Dr Wiles suggested both that not only does exercise produces chemicals in the brain that affect mood but that it may have an indirect impact through enhanced body image and self-esteem.

"Physical Activity and Common Mental Disorder: Results from the Caerphilly Study." Nicola J. Wiles, Anne M. Haase, John Gallacher, Debbie A. Lawlor, and Glyn Lewis.
Am. J. Epidemiol. 2007 165: 946-954 doi:10.1093/aje/kwk070

 

In an attempt to encourage patients to use exercise therapeutically, two family doctors from the University of Michigan Health System, Caroline Richardson and Thomas Schwenk, list practical tips for primary care clinicians in a paper published in the Journal of Clinical Outcomes.

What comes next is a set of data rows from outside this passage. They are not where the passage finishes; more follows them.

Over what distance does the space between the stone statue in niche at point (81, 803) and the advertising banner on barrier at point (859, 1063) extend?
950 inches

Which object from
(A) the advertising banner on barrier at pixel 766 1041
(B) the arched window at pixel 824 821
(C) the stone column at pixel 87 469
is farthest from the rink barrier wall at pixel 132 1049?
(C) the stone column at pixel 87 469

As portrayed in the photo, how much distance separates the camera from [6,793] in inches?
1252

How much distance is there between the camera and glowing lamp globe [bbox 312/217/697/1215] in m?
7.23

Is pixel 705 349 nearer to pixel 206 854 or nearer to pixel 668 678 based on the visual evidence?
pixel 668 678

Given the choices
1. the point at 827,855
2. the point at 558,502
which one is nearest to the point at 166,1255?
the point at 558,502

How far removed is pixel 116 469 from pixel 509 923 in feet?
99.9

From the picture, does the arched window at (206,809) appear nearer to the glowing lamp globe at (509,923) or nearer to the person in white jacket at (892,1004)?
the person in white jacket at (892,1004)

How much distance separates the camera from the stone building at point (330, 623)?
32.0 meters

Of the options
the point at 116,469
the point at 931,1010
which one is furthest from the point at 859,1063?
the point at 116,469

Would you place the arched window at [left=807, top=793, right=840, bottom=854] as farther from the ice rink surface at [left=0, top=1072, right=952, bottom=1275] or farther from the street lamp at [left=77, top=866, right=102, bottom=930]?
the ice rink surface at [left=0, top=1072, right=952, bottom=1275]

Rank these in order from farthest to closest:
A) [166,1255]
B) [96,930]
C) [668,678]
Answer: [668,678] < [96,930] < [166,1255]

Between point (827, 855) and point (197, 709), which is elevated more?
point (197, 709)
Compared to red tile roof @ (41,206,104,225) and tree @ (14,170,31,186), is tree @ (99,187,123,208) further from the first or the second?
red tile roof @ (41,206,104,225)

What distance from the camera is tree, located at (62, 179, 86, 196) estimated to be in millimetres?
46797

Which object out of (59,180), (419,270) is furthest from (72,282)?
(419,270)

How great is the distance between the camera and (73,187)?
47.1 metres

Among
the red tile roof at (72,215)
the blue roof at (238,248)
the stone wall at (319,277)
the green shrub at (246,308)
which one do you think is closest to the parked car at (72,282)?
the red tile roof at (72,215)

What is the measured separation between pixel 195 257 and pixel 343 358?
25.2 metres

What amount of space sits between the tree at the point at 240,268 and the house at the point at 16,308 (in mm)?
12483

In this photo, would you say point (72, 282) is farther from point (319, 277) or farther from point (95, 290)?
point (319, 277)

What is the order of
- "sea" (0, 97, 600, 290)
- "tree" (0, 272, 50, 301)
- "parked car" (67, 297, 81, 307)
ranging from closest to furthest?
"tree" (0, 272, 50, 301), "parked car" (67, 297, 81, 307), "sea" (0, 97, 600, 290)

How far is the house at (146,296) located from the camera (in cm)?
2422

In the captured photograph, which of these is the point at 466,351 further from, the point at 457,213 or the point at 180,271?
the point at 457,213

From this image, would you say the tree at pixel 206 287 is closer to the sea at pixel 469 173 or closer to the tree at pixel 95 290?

They suggest doctors write prescriptions for the type and duration of exercise their patients should undertake such as:
• Take a 10-minute walk during your lunch break.
• Organise a walk with friends or family members at weekends.
• Walk on a treadmill while watching your favourite TV programme.
• Walk to work, or park a mile away and walk in when the weather is nice.
• Work out at home with exercise DVDs.
• Walk inside at a local mall, many of which open early for community walking clubs.
• School district swimming pools also may offer community hours.
• Explore the cost and availability of private and community-based recreation facilities.
• Find a safe building, perhaps at work, with stairwells or longer hallways that is available for lunchtime walks.